In den Fig. 1a, 1b und 1c ist eine Piezokeramikscheibe 1
dargestellt. In der Fig. 1a ist die Piezokeramikscheibe 1
in einer Aufsicht, in der Fig. 1b in einer Seitenansicht
und in der Fig. 1c in einer Aufsicht aus der der Aufsicht
in der Fig. 1a gegenüberliegenden Richtung dargestellt. Wie
in der Fig. 1a dargestellt, ist auf die Piezokeramikscheibe
1 eine erste Elektrode 2 und eine zweite Elektrode 3
aufgebracht. Die erste und die zweite Elektrode 2, 3
bedecken die Piezokeramikscheibe nicht vollständig, sondern
zu dem Rand der Piezokeramikscheibe 1 besteht ein erster
ringförmiger Randbereich 7, durch den die Fläche der ersten
und der zweiten Elektrode 2, 3 von dem Rand der
Piezokeramikscheibe getrennt wird. Zwischen der ersten
Elektrode 2 und der zweiten Elektrode 3 besteht ferner ein
Trennbereich 5. Durch eine gestrichelte Linie 6 ist die
Piezokeramikscheibe in einem Bereich der ersten Elektrode 2
und in einem Bereich der zweiten Elektrode 3 getrennt. Die
erste und zweite Elektrode 2, 3 sind zum Beispiel in einem
metallischen Aufdampfverfahren auf die Piezokeramikscheibe
aufgebracht und bestehen vorzugsweise aus Silber oder
Nickel. Die Elektroden sind durch eine elektrische Zuleitung
zum Beispiel durch Löten oder durch Kleben elektrisch
kontaktierbar. Die Piezokeramischeibe 1 besteht vorzugsweise
aus Barium-Titanat, Blei-Titanat oder aus Blei-Zirkonat-
Titanat. Die Piezokeramikscheibe hat in einem bevorzugten
Ausführungsbeispiel eine Dicke in einem Bereich von 0,1 mm
bis 0,5 mm.
In der Fig. 1b ist in der Seitenansicht eine erste
Seitenfläche 10 der Piezokeramikscheibe 1 erkennbar, auf
welche die erste Elektrode 2 und die zweite Elektrode 3
aufgebracht sind. Hier und im Folgenden bezeichnen gleiche
Bezugszeichen auch gleiche Elemente. Ferner ist auch der
erste ringförmige Randbereich 7 sowie der Trennbereich 5
erkennbar. Die Piezokeramikscheibe 1 weist ferner eine
zweite Seitenfläche 20 auf, die der ersten Seitenfläche 10
gegenüberliegt. Auf der zweiten Seitenfläche 20 ist eine
leitfähige Schicht 4 aufgebracht. Die leitfähige Schicht 4
bedeckt die zweite Seitenfläche 20 ebenfalls nicht
vollständig, sondern es besteht ein zweiter ringförmiger
Randbereich 8, in dem die Piezokeramikscheibe 1 nicht
bedeckt ist. Die leitfähige Schicht 4 wird vorzugsweise in
der gleichen Weise aufgetragen und besteht vorzugsweise aus
dem gleichen Material, aus dem die erste Elektrode 2
beziehungsweise die zweite Elektrode 3 besteht. Die
Piezokeramikscheibe weist einen ersten Bereich 11, der
zumindest die erste Elektrode 2 umfaßt, und einen zweiten
Bereich 12 auf, der zumindest die zweite Elektrode 3 umfaßt.

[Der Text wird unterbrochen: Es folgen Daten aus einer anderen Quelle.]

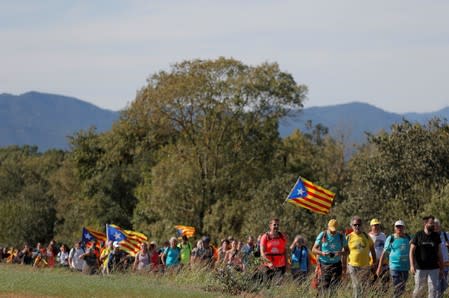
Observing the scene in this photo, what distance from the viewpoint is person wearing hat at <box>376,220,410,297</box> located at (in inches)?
719

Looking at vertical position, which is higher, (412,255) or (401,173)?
(401,173)

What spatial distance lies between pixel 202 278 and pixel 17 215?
66.1 m

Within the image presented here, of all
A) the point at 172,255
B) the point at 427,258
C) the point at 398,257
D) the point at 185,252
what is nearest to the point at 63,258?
the point at 185,252

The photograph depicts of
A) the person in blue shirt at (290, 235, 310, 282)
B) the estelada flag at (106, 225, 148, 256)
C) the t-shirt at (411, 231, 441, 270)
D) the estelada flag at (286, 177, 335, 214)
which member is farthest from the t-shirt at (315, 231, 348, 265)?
the estelada flag at (106, 225, 148, 256)

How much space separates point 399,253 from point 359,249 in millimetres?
784

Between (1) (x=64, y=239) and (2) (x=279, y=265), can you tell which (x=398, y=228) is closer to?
(2) (x=279, y=265)

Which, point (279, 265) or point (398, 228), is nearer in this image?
point (398, 228)

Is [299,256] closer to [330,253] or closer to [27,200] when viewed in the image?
[330,253]

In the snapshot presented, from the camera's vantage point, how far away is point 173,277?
22562 mm

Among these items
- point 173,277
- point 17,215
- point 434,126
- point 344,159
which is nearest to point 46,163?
point 17,215

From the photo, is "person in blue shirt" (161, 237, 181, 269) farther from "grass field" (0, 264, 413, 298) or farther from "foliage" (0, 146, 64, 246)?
"foliage" (0, 146, 64, 246)

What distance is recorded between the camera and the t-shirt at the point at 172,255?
26906mm

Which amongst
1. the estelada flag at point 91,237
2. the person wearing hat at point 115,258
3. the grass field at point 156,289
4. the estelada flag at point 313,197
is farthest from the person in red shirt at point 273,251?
the estelada flag at point 91,237

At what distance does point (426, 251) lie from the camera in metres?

Eine Grenze zwischen dem ersten Bereich 11 und dem zweiten
Bereich 12 verläuft in dem Trennbereich 5, in dem in der
Fig. 1b dargestellten Ausführungsbeispiel entlang der
gestrichelten Linie 6. In dem ersten Bereich 11 weist die
Piezokeramikscheibe 1 eine elektrische Polarisierung auf,
die der elektrischen Polarisierung in dem zweiten Bereich 12
entgegengesetzt ist. Z. B. weist die Polarisationsrichtung
der elektrischen Polarisierung in dem ersten Bereich von der
ersten Elektrode 2 zu der leitfähigen Schicht 4 und in dem
zweiten Bereich von der elektrischen Schicht 4 zu der
zweiten Elektrode 3. Hierdurch wird erreicht, daß bei
Anlegen einer elektrischen Spannung mit einem
entgegengesetzten Vorzeichen zwischen der ersten Elektrode 2
und der leitfähigen Schicht 4 sowie der zweiten Elektrode 3
und der leitfähigen Schicht 4 eine mechanische Auslenkung
der Piezokeramikscheibe 1 in eine Richtung erfolgt. In der
Fig. 1c ist die leitfähige Schicht 4 auf der
Piezokeramikscheibe angeordnet dargestellt. Ferner ist der
zweite ringförmige Randbereich 8 sichtbar.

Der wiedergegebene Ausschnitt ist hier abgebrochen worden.